■ **Objetivo**: Dê continuidade à reportagem sobre a defesa de monumentos naturais ameaçados pela mineração em Minas Gerais, começando logo após a última frase apresentada.

■ **Trecho da fonte**:
──────────────────────────────
Defensores de monumentos naturais ameaçados pela mineração buscam apoio do Legislativo para preservar modos de vida, cultura e outros atrativos
“Um histórico de muitas derrotas e pequenos avanços”. A síntese da luta ambiental em Igarapé (Região Metropolitana de Belo Horizonte), em favor da Pedra Grande, feita pelo professor Tiago Henrique Fonseca, é a mesma para vários outros monumentos naturais do Estado. Comunidades vizinhas a esses bens, em geral ameaçados pela mineração, pedem sua proteção oficial como forma de manter modos de vida, cultura, turismo e água limpa.
Vários desses ambientalistas estiveram na Assembleia Legislativa de Minas Gerais (ALMG), nesta quarta-feira (17/4/24), em audiência da Comissão de Cultura. Eles debateram com o Instituto Estadual do Patrimônio Histórico e Artístico (Iepha-MG) os casos da Pedra Grande, entre Itatiaiuçu, Igarapé e Mateus Leme (RMBH); da Serra dos Pires, em Congonhas (Central), da Serra de São José, em Tiradentes (Central) e das serras de Piumhi (Centro-Oeste).
Tiago Fonseca conta que viu o poder econômico das mineradoras suplantar a luta pela proteção da Pedra Grande. Ele alertou também que o estudo do empreendimento da Usiminas, embora mencione impacto permanente e em escala significativa, além de potencial danoso para a visitação do monumento, traz como alternativa minerar ao redor e preservar apenas a Pedra Grande, destruindo seu valor ambiental.
──────────────────────────────
■ **Material fornecido**:
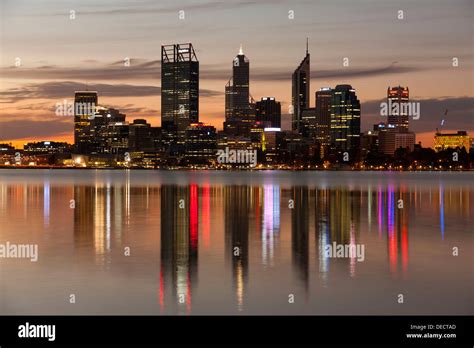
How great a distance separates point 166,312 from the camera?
17453mm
──────────────────────────────
■ **Resposta escrita**:
A arqueóloga e historiadora Alenice Motta Baeta visitou no local a comunidade de Vieira, já atingida pela ArcelorMittal e agora em luta contra a Usiminas. Ela destacou, entre outros bens do local, regos d’água que são manejados há gerações, além de sítio arqueológico onde está previsto o descarte de pilhas de rejeitos. “Nossa comunidade tem muito mais valor cultural e tradições do que a mineração”, reforçou José Roberto Cândido, da comissão dos atingidos de Itatiaiuçu.
Já a presidente do Conselho de Cultura de Igarapé, Sandra Nunes Braga, salientou que Igarapé fornece água para a RMBH, tanto no Sistema Serra Azul como no Rio Manso.
Ainda no início da audiência, a deputada Beatriz Cerqueira (PT), autora do requerimento o debate, fez um relato das ações já propostas com vistas à proteção desses patrimônios. Ela listou audiências, visitas e também projetos de lei em tramitação na ALMG. “Nós nos somamos às lutas em cada território e também trazemos essa luta para o Legislativo”, pontuou.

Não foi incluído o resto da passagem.